:: READING PASSAGE ::
** begin **
Posted on 04/13/2003 5:30:36 AM PDT by RJCogburn
COLLEGE BASKETBALL'S "March Madness" has finally ended, meaning it is nearly mid-April. The snow-covered baseball season is already two weeks old and the NCAA men's hockey tournament, called the "Frozen Four," ended just last night.
I'm afraid I'm not much of a hockey fan. I had thought the Frozen Four was the New Hampshire congressional delegation.
The delegation was unanimous in its approval of President Bush's supplementary spending requests for Operation Iraqi Freedom or whatever we're calling Bush War II these days.
It's surprising, really, that the President even bothers to specify the amount when he asks Congress for additional spending authority. Considering the kind of blank check the kennel-raised Congress critters signed when they "authorized" His Majesty to go to war last fall (in the "OK by Us, We Guess" resolution), they might have just passed the following:
"The President is hereby authorized to spend as much as shall please the President to spend, for whatever purpose seemeth good to the President to spend it on." That's pretty much the way the Imperial Presidency has operated since FDR invented it in '33.
Now in authorizing the spending of an additional $80 billion or so on the war, the Senate couldn't resist dancing to that old tune, "The Pork Barrel Polka." As the late Lawrence Welk used to say "Uh won annuh two annuh . . .
Roll the pork barrels, we'll have pork barrels o' fun. Roll the pork barrels, we'll shovel pork by the ton.
In various amendments attached to the war bill, the Senate voted to enhance our security in ways most of us never imagined before. There was, for example, a $10 million appropriation for, as the New York Times put it, "a research station at the South Pole that had had a hard winter."
Well, we've all had a hard winter, but I didn't know the South Pole ever had any other kind.
Then there was the $3.3 million item to fix a leaky dam in Vermont. Well, I guess a leaky dam could be a target for terrorists looking to contaminate ground water or something. But that would be redundant. We have people in our own government contaminating our ground water by requiring a certain additive in our gasoline. They're in something called the Environmental Protection Agency.
** end **
:: STATED PROBLEM A ::
Return each line of the records below that contains the string "viewer".

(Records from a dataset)
** begin **
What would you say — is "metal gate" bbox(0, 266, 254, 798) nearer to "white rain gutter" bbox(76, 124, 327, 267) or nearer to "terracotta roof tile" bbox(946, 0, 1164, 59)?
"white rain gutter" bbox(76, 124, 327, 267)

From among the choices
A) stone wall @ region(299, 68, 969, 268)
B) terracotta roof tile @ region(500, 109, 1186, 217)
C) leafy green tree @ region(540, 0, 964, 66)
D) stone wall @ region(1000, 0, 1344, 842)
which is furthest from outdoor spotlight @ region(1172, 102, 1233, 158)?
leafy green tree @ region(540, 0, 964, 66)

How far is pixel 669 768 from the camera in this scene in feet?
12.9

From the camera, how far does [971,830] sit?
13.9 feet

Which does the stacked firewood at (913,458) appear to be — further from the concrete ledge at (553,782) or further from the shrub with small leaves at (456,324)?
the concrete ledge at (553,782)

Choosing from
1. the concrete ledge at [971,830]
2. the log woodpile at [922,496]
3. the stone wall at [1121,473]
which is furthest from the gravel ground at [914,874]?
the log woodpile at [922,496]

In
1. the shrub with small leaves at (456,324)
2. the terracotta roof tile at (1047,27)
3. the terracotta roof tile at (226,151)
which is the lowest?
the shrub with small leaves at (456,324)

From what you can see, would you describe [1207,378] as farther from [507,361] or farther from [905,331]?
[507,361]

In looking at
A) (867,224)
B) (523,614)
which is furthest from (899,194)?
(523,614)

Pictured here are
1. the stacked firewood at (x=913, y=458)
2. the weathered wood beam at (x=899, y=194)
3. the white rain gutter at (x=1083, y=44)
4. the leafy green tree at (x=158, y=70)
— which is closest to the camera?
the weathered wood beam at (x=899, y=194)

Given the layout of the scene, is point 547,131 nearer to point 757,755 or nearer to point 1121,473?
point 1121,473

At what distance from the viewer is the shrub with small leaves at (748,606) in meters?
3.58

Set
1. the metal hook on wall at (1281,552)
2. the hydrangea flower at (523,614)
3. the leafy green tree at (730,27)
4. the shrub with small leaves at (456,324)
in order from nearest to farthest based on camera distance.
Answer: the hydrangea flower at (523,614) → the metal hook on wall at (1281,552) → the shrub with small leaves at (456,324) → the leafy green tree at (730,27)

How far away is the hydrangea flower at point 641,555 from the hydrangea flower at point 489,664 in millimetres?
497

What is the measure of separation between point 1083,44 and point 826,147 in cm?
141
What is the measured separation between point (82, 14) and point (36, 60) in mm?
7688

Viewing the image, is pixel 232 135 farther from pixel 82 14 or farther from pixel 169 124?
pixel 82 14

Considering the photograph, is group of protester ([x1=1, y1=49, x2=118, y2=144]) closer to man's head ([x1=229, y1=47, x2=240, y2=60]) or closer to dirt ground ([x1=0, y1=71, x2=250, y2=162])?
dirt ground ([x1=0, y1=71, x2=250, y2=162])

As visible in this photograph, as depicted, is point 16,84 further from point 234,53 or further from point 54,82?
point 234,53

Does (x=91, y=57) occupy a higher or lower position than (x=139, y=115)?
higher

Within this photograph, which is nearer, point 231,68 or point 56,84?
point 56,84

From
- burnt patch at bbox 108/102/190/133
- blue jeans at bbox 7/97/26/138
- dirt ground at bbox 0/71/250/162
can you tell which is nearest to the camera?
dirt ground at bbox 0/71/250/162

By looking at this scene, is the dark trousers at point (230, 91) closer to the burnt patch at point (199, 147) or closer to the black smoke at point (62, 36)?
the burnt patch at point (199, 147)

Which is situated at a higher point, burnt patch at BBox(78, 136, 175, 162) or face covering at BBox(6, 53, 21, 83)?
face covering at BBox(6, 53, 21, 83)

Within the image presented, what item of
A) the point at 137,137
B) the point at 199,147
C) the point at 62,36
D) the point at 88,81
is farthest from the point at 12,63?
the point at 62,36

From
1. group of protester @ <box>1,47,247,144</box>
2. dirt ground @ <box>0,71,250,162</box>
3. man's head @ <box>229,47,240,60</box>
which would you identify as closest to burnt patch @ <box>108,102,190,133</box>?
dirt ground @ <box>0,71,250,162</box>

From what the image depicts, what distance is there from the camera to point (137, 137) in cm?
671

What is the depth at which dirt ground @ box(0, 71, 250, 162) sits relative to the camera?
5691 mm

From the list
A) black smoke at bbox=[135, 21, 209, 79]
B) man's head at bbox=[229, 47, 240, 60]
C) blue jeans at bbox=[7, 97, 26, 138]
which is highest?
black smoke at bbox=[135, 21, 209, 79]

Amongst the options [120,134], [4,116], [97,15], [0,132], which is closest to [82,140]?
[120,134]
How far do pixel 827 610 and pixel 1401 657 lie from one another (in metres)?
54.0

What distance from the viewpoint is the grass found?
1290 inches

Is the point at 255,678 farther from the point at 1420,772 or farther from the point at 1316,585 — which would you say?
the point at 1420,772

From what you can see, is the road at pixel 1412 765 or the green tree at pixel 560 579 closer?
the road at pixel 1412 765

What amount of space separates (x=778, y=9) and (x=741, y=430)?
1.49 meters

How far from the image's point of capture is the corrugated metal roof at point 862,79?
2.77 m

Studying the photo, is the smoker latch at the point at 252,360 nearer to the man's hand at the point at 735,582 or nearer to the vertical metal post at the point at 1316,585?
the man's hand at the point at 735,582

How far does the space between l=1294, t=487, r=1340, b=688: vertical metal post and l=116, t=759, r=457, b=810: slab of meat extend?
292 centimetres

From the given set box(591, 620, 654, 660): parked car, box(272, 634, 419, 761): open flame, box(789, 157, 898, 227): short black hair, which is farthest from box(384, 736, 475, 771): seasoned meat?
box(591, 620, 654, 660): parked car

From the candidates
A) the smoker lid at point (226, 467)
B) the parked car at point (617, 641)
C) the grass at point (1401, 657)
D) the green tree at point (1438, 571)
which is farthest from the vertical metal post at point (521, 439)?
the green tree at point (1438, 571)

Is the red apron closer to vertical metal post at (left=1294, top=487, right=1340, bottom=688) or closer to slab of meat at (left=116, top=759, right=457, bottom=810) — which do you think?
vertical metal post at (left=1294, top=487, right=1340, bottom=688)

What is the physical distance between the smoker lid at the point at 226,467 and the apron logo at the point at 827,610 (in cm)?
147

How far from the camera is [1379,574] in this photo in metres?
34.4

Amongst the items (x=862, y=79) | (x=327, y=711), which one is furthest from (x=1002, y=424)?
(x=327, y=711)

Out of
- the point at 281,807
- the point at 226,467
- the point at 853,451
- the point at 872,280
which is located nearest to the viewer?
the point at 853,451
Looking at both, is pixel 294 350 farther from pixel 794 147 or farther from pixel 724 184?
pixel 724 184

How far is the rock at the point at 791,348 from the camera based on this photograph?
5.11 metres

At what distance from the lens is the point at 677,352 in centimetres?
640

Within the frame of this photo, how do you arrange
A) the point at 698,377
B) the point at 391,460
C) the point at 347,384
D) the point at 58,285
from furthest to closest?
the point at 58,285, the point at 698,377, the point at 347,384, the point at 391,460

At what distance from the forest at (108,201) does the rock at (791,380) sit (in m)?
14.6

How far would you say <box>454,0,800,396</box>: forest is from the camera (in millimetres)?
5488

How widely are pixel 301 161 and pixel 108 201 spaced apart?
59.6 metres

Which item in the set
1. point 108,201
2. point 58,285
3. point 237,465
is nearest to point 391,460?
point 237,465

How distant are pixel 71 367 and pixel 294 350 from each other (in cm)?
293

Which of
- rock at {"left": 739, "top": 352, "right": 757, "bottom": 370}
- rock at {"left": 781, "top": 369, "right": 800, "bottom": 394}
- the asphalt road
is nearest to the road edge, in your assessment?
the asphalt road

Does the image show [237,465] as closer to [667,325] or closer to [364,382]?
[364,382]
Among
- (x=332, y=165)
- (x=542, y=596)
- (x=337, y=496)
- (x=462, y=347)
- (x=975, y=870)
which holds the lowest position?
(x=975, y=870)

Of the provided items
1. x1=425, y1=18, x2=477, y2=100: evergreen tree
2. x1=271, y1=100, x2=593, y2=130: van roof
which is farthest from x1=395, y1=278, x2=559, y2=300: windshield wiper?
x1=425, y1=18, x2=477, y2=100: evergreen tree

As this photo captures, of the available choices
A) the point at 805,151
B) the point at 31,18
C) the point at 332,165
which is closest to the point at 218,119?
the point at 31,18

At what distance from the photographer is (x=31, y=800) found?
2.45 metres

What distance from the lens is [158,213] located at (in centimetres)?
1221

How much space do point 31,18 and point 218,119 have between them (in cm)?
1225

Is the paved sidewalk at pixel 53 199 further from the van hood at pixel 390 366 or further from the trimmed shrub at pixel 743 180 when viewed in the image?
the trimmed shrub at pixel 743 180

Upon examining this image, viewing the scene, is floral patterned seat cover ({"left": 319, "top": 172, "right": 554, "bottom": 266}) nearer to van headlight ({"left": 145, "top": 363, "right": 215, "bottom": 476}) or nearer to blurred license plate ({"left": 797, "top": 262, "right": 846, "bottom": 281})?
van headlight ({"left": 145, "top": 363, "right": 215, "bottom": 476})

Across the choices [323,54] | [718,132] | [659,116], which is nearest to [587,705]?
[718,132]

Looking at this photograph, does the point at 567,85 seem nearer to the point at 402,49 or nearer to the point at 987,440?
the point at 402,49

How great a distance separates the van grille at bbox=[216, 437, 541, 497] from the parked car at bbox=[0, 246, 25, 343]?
** end **
:: STATED PROBLEM B ::
Please translate this sentence from the spending column into Spanish: "Then there was the $3.3 million item to fix a leaky dam in Vermont."

:: COMPLETE RESPONSE A ::
At what distance from the viewer is the shrub with small leaves at (748,606) in meters?
which is located nearest to the viewer?

:: COMPLETE RESPONSE B ::
Luego estaba la partida de 3,3 millones de dólares para reparar una presa con filtraciones en Vermont.